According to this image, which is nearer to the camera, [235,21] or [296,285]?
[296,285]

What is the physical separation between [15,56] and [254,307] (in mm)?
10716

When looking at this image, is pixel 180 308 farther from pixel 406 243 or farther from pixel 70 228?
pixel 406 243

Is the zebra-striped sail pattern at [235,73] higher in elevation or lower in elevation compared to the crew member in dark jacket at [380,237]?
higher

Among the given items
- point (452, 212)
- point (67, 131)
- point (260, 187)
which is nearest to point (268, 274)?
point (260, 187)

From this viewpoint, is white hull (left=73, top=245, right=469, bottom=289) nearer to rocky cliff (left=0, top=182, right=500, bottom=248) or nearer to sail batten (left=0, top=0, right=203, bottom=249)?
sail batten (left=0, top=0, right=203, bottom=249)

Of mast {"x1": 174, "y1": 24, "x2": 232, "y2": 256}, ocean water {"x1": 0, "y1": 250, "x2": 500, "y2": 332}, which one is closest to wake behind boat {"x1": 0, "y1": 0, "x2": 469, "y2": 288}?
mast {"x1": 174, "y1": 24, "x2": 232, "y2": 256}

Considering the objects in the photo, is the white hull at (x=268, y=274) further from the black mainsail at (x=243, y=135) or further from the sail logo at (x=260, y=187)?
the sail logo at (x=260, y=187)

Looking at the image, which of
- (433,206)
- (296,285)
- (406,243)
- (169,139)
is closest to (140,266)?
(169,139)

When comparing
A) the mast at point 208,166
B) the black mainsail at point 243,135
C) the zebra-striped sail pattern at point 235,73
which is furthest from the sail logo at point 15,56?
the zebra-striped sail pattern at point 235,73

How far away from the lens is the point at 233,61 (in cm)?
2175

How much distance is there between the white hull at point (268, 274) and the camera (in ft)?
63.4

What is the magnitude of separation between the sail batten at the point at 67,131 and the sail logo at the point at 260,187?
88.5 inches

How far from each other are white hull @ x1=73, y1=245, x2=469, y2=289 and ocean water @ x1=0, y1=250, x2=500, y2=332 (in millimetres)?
::::
▶ Task to complete: Copy the entire listing above exactly, line for line, from the first line through the last.

▶ Answer for the task:
According to this image, which is nearer to the camera, [235,21] or [296,285]?
[296,285]

What is the physical separation between [15,56] and [254,307] (in mm)?
10716

When looking at this image, is pixel 180 308 farther from pixel 406 243 or farther from pixel 70 228?
pixel 406 243

Is the zebra-striped sail pattern at [235,73] higher in elevation or lower in elevation compared to the crew member in dark jacket at [380,237]?
higher

Among the given items
- point (452, 212)
- point (67, 131)
- point (260, 187)
which is nearest to point (268, 274)?
point (260, 187)

From this viewpoint, is white hull (left=73, top=245, right=469, bottom=289) nearer to rocky cliff (left=0, top=182, right=500, bottom=248) or nearer to sail batten (left=0, top=0, right=203, bottom=249)?
sail batten (left=0, top=0, right=203, bottom=249)

Of mast {"x1": 174, "y1": 24, "x2": 232, "y2": 256}, ocean water {"x1": 0, "y1": 250, "x2": 500, "y2": 332}, which one is closest to wake behind boat {"x1": 0, "y1": 0, "x2": 469, "y2": 288}?
mast {"x1": 174, "y1": 24, "x2": 232, "y2": 256}

Considering the objects in the photo, is the white hull at (x=268, y=274) further from the black mainsail at (x=243, y=135) or further from the sail logo at (x=260, y=187)?
the sail logo at (x=260, y=187)

Looking at the image, which of
- (433,206)
- (296,285)
- (406,243)
- (169,139)
is closest to (140,266)?
(169,139)

When comparing
A) the mast at point 208,166
B) the black mainsail at point 243,135
C) the zebra-striped sail pattern at point 235,73
which is furthest from the sail logo at point 15,56?
the zebra-striped sail pattern at point 235,73

How far away from the lens is the point at 233,61 (in cm)?
2175

How much distance is there between the white hull at point (268, 274) and the camera (in ft)?
63.4

What is the magnitude of separation between the sail batten at the point at 67,131 and the sail logo at the point at 260,187?
88.5 inches

How far from each other are white hull @ x1=73, y1=245, x2=469, y2=289 and ocean water @ x1=0, y1=250, x2=500, y2=332 (in millimetres)?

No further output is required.